Antonio Brack, Peru’s Minister of Environment, says the scheme could generate $18.3 million dollars for forest communities, which control some 11 million hectares of forest in the country, beginning in 2010. Brack says money has already been set aside for the program in the 2010 budget.
The $1.70-per-hectare figure is low by international standards, especially given the value of Amazonian land. Under a proposed mechanism that compensates countries for reducing deforestation (REDD), forest land could be worth $800 or more per hectare for its carbon (225 tons of carbon/ha), depending on its level of threat. Forests in areas of high deforestation would be compensated at a higher rate than inaccessible forests at low-risk of development.
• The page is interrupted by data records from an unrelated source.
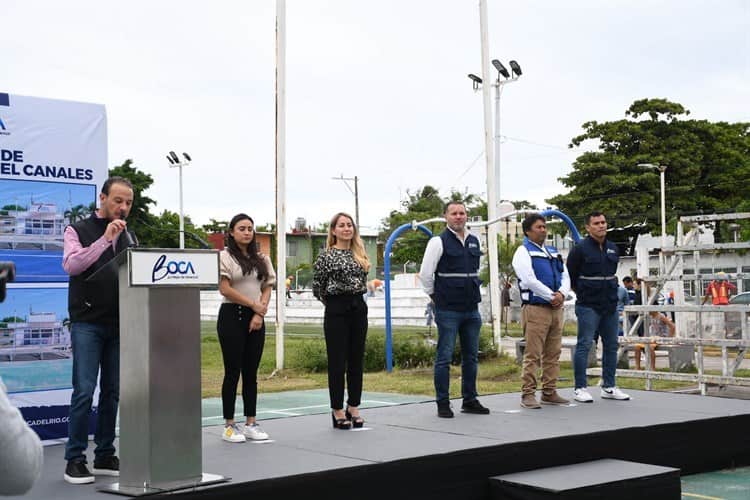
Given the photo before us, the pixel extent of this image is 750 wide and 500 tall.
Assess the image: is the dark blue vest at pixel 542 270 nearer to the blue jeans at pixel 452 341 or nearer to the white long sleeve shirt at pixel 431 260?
the blue jeans at pixel 452 341

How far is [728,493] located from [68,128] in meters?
5.65

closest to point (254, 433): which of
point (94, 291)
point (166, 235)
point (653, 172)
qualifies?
point (94, 291)

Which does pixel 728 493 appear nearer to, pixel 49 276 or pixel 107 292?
pixel 107 292

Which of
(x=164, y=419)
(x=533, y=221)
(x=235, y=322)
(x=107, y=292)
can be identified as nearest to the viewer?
(x=164, y=419)

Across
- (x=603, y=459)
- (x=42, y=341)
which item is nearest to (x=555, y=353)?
(x=603, y=459)

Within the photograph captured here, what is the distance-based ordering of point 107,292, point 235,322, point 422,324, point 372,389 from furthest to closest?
point 422,324, point 372,389, point 235,322, point 107,292

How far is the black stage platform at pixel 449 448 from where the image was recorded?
17.5 ft

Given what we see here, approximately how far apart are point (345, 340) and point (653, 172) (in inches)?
1679

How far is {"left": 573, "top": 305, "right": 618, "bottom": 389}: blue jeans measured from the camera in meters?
8.77

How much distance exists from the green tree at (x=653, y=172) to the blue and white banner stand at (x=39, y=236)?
138 feet

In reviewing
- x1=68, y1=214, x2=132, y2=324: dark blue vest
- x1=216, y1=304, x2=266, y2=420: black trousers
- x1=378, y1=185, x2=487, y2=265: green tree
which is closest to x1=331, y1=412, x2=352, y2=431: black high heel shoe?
x1=216, y1=304, x2=266, y2=420: black trousers

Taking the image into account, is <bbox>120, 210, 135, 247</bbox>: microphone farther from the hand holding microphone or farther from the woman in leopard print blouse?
the woman in leopard print blouse

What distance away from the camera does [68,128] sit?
6.95m

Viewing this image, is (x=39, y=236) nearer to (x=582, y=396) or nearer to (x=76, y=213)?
(x=76, y=213)
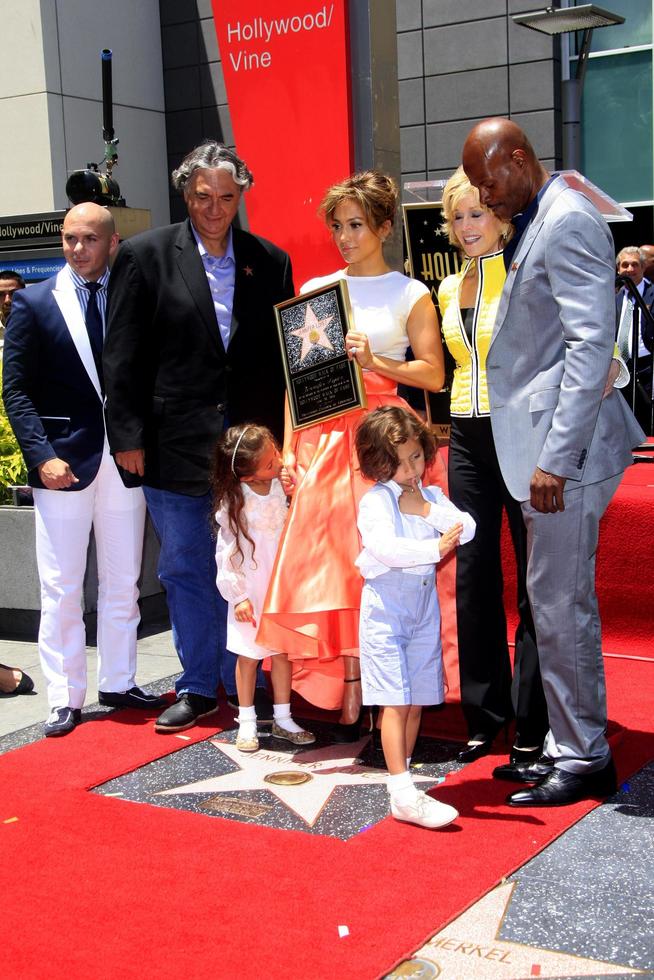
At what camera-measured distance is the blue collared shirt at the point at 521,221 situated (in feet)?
12.4

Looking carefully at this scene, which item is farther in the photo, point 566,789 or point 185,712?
point 185,712

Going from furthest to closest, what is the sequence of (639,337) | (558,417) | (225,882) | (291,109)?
(639,337) → (291,109) → (558,417) → (225,882)

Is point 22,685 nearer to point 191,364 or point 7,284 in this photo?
point 191,364

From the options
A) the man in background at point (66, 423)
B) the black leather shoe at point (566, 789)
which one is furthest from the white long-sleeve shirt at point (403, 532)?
the man in background at point (66, 423)

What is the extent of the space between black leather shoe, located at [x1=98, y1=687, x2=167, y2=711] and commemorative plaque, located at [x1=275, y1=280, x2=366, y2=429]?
4.75ft

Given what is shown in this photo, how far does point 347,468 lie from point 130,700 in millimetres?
→ 1501

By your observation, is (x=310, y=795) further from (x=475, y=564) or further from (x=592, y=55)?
(x=592, y=55)

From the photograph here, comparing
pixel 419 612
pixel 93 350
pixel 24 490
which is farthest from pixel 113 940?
pixel 24 490

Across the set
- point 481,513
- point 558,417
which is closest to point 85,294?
point 481,513

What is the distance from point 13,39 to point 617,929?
15897mm

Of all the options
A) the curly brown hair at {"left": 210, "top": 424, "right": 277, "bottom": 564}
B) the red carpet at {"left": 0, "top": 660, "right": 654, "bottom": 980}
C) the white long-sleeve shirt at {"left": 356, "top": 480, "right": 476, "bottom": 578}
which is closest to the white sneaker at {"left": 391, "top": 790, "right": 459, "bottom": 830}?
the red carpet at {"left": 0, "top": 660, "right": 654, "bottom": 980}

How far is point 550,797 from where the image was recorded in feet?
12.7

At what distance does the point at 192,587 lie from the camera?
508 centimetres

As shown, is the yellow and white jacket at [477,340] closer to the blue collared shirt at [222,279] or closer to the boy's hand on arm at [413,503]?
the boy's hand on arm at [413,503]
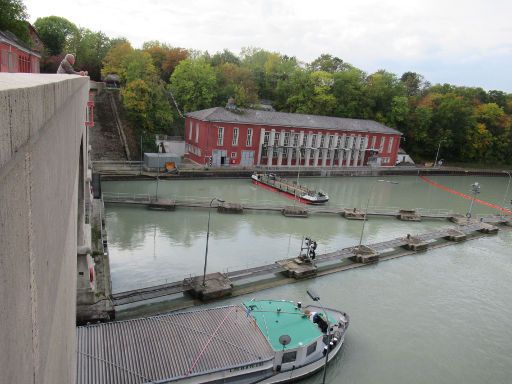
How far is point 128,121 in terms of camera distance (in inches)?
1531

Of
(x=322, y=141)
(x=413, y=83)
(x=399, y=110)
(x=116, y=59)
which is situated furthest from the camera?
(x=413, y=83)

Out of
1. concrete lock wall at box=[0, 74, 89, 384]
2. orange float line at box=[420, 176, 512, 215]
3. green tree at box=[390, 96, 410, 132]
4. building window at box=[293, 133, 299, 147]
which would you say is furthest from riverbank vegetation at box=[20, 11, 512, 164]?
concrete lock wall at box=[0, 74, 89, 384]

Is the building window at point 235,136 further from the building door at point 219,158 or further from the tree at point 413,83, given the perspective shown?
the tree at point 413,83

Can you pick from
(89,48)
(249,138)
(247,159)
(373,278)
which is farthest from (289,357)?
(89,48)

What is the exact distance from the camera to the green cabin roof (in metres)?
10.9

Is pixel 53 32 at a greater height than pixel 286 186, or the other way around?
pixel 53 32

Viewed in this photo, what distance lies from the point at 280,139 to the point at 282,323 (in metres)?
30.0

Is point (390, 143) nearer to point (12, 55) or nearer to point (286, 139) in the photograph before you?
point (286, 139)

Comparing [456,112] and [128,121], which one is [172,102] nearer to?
[128,121]

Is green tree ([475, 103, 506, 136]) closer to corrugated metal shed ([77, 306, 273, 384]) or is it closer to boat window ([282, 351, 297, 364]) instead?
boat window ([282, 351, 297, 364])

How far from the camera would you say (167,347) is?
385 inches

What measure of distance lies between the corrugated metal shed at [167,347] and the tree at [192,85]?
33.7m

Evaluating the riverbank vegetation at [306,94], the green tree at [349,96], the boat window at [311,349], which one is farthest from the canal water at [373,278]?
the green tree at [349,96]

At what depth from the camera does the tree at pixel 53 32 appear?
50.3m
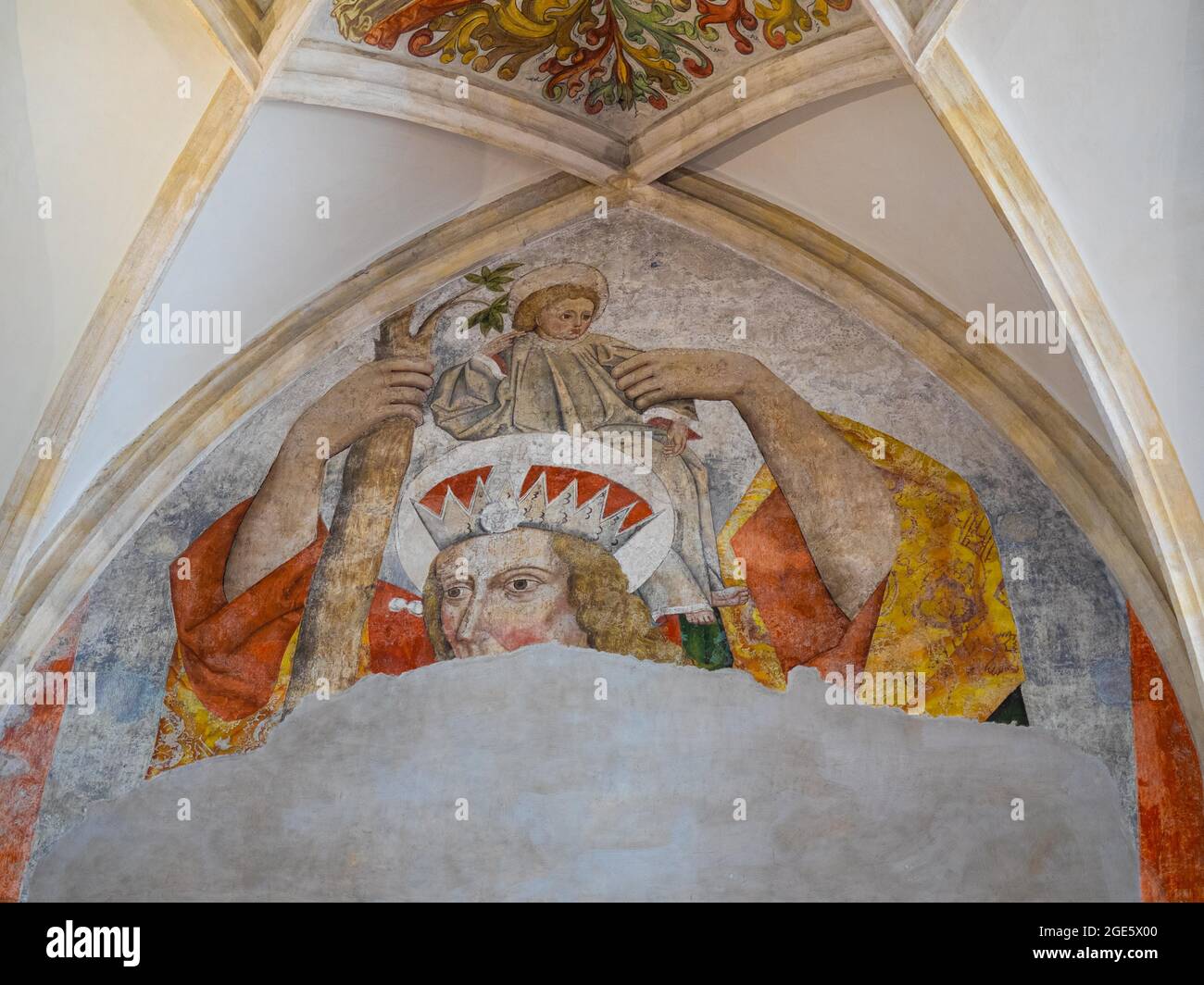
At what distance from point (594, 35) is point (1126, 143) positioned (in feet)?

Deforestation rates in Peru, 1999-2005. Image by Rhett A. Butler
Nevertheless the program will represent a substantial increase in funding over the $30,000 per year indigenous communities presently receive in direct international support for forest conservation, according to Brack.
The announcement comes less than a month after Japan agreed to loan Peru $120 million to protect 55 million hectares (212,000 square miles) of Amazon rainforest over the next ten years. Brack estimated the initiative would avoid emissions of 20 billion tons of carbon dioxide emissions, or more than 60 percent of global greenhouse gas emissions in 2005.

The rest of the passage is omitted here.